People are endowed with inalienable rights from God. It is the job of the government to protect those rights.
The Bill of Rights speaks exclusively about limiting the ability of government, not about empowering it. We the people consent to limited governmental authority to secure our rights. However, if at any time our government overreaches or becomes destructive, "it is the right of the people to alter or to abolish it," according to the Declaration of Independence.
But as we look around at the sweeping changes in our republic, this foundational principle seems often forgotten.
By what authority do public libraries introduce sexually explicit material to the children's section and promote an ideology without parents' consent?
By what authority do public schools usurp parental rights, become activist institutions pursuing political indoctrination, impose new curricula, and force our kids into divisive identity groups based on race, ethnicity, religion, and gender?
By what authority do governors shut down small businesses and commerce, enacting one-sided tiered re-openings favoring big business with no set criteria and data to support the edict? By what authority does a governor continue to re-establish his emergency powers that were once described by the Arkansas Department of Health attorney as "unbounded?"
By what authority do companies mandate a vaccine, threatening people's employment with failure to comply?

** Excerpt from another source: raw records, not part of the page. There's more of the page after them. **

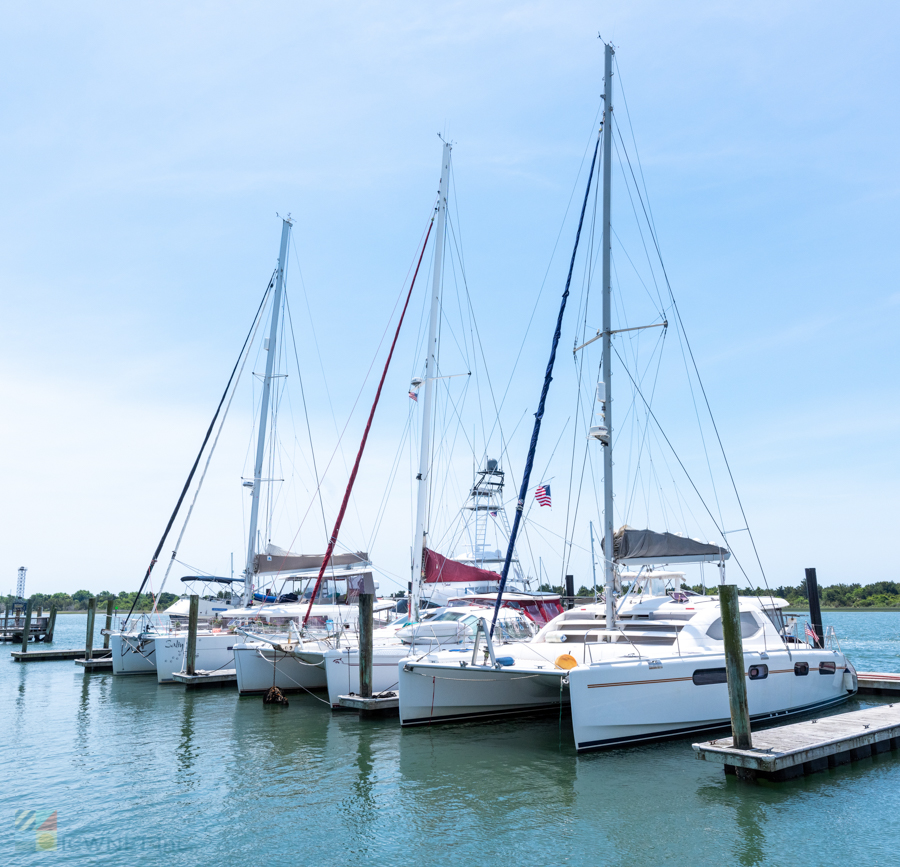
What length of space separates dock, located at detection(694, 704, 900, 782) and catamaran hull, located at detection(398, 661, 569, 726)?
4.39m

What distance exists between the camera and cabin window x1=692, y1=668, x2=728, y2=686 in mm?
14023

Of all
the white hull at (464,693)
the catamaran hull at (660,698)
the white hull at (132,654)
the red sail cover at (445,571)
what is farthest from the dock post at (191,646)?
the catamaran hull at (660,698)

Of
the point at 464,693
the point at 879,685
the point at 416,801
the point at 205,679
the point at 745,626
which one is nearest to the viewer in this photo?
the point at 416,801

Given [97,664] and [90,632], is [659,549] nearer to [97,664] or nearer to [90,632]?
[97,664]

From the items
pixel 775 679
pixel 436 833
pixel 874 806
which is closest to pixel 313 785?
pixel 436 833

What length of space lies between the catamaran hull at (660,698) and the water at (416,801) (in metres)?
0.42

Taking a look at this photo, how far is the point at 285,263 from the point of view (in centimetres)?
3080

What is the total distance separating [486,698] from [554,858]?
26.0 feet

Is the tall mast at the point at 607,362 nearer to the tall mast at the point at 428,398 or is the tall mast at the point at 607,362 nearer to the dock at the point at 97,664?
the tall mast at the point at 428,398

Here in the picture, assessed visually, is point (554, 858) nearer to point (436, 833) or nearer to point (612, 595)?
point (436, 833)

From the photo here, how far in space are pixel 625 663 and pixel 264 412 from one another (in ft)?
62.6

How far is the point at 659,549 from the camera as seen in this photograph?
17.3 meters

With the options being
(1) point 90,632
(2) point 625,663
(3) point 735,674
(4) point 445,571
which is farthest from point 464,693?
(1) point 90,632

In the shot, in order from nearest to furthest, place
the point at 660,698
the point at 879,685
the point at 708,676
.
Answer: the point at 660,698 → the point at 708,676 → the point at 879,685
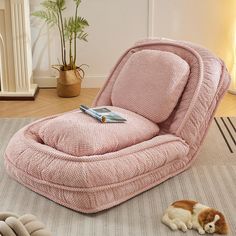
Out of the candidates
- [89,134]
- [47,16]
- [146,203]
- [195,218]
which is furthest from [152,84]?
[47,16]

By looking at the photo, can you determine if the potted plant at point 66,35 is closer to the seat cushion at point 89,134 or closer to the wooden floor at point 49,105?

Many citizens were satisfied to self-limit for months, sacrificing family gatherings, holiday celebrations, and school and church activities. Now government seeks to force behavior, treating citizens as subjects rather than supreme. But no more. History and today's times teach that an over-reaching government can be as perilous as any virus we battle.

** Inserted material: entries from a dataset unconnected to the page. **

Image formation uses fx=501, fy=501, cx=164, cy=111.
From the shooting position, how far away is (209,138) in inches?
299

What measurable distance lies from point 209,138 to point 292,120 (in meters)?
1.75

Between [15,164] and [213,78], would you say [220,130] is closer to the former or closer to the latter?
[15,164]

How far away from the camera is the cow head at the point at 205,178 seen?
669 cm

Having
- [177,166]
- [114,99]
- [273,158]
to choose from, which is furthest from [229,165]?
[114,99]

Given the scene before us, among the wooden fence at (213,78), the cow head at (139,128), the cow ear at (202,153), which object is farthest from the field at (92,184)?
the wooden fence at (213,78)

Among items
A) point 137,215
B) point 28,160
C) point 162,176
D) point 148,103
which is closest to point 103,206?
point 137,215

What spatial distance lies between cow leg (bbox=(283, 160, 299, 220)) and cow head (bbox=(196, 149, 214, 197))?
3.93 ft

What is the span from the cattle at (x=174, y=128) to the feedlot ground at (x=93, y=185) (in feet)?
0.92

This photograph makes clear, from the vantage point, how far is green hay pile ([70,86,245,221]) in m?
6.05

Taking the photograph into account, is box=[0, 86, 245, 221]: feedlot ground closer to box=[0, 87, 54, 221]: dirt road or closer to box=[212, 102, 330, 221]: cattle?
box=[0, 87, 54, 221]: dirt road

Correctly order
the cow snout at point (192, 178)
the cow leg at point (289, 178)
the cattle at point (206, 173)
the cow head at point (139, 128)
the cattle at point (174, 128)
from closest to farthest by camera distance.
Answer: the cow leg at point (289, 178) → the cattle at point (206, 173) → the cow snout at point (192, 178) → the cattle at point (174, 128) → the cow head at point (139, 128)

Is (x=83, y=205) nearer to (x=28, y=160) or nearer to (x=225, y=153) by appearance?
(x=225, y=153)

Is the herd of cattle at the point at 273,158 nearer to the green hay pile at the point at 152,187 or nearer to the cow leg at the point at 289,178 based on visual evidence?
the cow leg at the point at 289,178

How do we rein in an over-reaching government trampling our God-given rights? We look at the greatest counsel for guidance. Love God and one another.
Loving our neighbors does not look like lockdowns, mandates, and authoritarian rule. Loving your neighbor as yourself acknowledges the balance of personal freedom with individual responsibility and is only done willingly, not by mandates.
Dan Sullivan is a first-term state senator representing Senate District 21 in northeast Arkansas. He sits on the Public Health and City, County and Local Affairs committees, and is chairman of the State Agencies Legislative Joint Audit Committee.